- Short problem 1
Answer these questions from the sailing race log, one line each:
(a) How close was SY Northern Light when the boat passed it?
(b) Which company made the pre-made food loaded aboard in Rio?
(c) What caused the smell in the locker?
- Short problem 2
List every food or ingredient named in the sailing race log.
- Short problem 3
Write the next part of the sailing race log, starting after its last sentence.

* START Text block *

The other big difference is the way we sail. Back then we used spinnaker poles and sailed very square but these days you sail the “angles” and there are no poles. This means you sail much faster keeping the pressure but not necessarily in exactly where you want to go. See Hans’ report today and you will see what I mean. I remember being upright and rolling a lot but now we are constantly heeled one way or the other which makes life in the galley a lot harder as well as sleeping.
Off now for my sea water bucket bath on the stern. Shampoo works well and we can rinse quickly with fresh water so pretty good.
We had an amazing donation yesterday to the Go Fund Me site from someone out of the blue – Thank you Lindsay, it makes what I am doing all that much better. Very generous!
During the dark hours we had light winds and an amazing starry night. Also incredible is the quantity of satellites that we can see near the sunset and sunrise.
Near dawn we sighted a navigation light straight ahead. At 9 GMT something fantastic happened: we passed SY Northern Light only 30m away, 17 days after they departed Cape Town! Such a huge Ocean sometimes becomes a small pond! We greeted each other without the need of a VHF. Their huge and beautiful white starred blue spinnaker was the theme of our pictures today.
Now the wind is picking up and we are charging full speed towards the Brazilian coast. It’s pedal to the metal again!
Those of you who think this is a straight line drag race without any strategy involved, this can’t be further from the truth. There is a huge low forming between us and the finish line. The best point to cross the system must be found keeping a delicate balance between sailing a longer course, avoiding the worst of it and preserving the equipment, or cutting the corner. But what happens after? The wind is supposed to die and change it’s direction completely around the clock. Who will get the new wind first? It’s a chess game out here, and we need to keep the pawns sailing fast. There is still a lot of race before the end!
Day 9 Monday 20th January
26deg 31.0’ S 015deg 33.3’ W
Last night I made feijoada for dinner which is the national dish of Brazil made with black beans. We have a lot of pre made food by Vespa company which was all loaded aboard when the boat left Rio. Must say it is really good and my job is to spice it up a bit although most of the crew done likely spicy food.
Busy making seawater bread for the third time which is very popular. Unfortunately we do not have refrigeration (broken) and we don’t have a water maker which makes life interesting. Tracked down the smell in one locker this morning which was a potato gone bad. Carrot skins have all turned black although insides OK, strange vegetables these days.

* END Text block *
* START Supplied information *

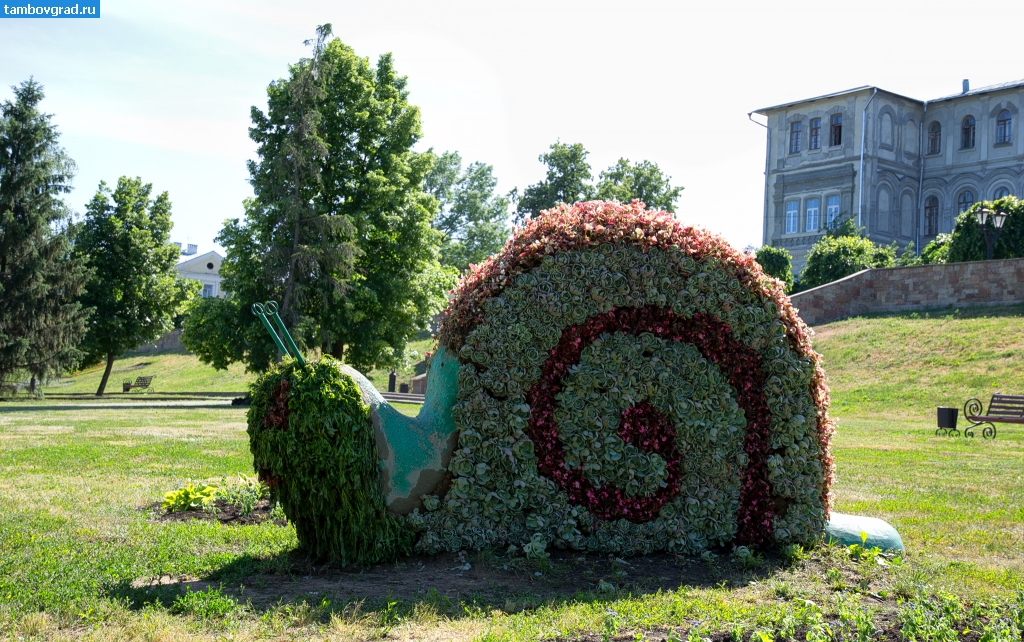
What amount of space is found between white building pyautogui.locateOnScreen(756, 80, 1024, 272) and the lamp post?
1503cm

* END Supplied information *
* START Supplied information *

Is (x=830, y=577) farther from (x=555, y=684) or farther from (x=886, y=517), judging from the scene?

* END Supplied information *

- Exercise result 1
(a) Only 30m away.
(b) Vespa.
(c) A potato gone bad.

- Exercise result 2
feijoada, black beans, seawater bread, potato, carrots

- Exercise result 3
This is a great boat and very practical in most ways, especially the galley. She sails well and real easy to handle. However there are only 3 double bunks on board but we bought a couple of pine boards in CT to divide the aft bunks and that worked well. We have three short watches so people just grab a spot in the main saloon or on a spinnaker if the bunks are full. All good sailors and fun company. Lots of raucous laughter but I don’t understand most of it as it is all in Português.
Now we are back to straight line sailing, this time on starboard tack (we spent the first 6 days on port tack). Spinnaker up, 15 knots of wind on a broad reach, relatively smooth seas, blue skies: great sailing conditions! But as we are approaching Rio, temperature is going up, and we start to suffer during the day.
The maintenance list is small today, so we have more time to just enjoy sailing and the company of our friends onboard. Our South African crew member Phil declared the galley his territory and has been treating us like kings of the seas!
The less experienced helmsmen onboard already have accumulated so much time on the helm that now we have a full crew of very capable Able Seamen.
The boat is in great shape, and the crew even better!
Noon: 27 17 S. 012 14 W run 211 miles in 24 hrs
Our trusty navigator is doing a great job, not only with his weather predictions but also his daily reports which are better than mine! In view of this we will now publish both of them and my reports will give more personal stuff.
We are now in typical trade wind weather so yesterday I had a big cooking day, 13 hrs non stop in the galley and cooked two separate dinners as some of the others don’t like curry. Also took the opportunity to organize the stowage and found the source of the bad smell – 4 broken eggs!
One of the toilets (we have 2) got blocked again and Guga sent the mucky ball of paper up on deck to show crew the reason. They promptly threw it overboard not realizing that it included the impeller. Alain came to the rescue and made new one out of the lid of the stainless coffee pot.
A very impressive bit of work especially with our limited tools – not even a drill on board but luckily the lid already had a small hole for the handle. We used leftover curry from yesterday to test and all worked well. Back in business!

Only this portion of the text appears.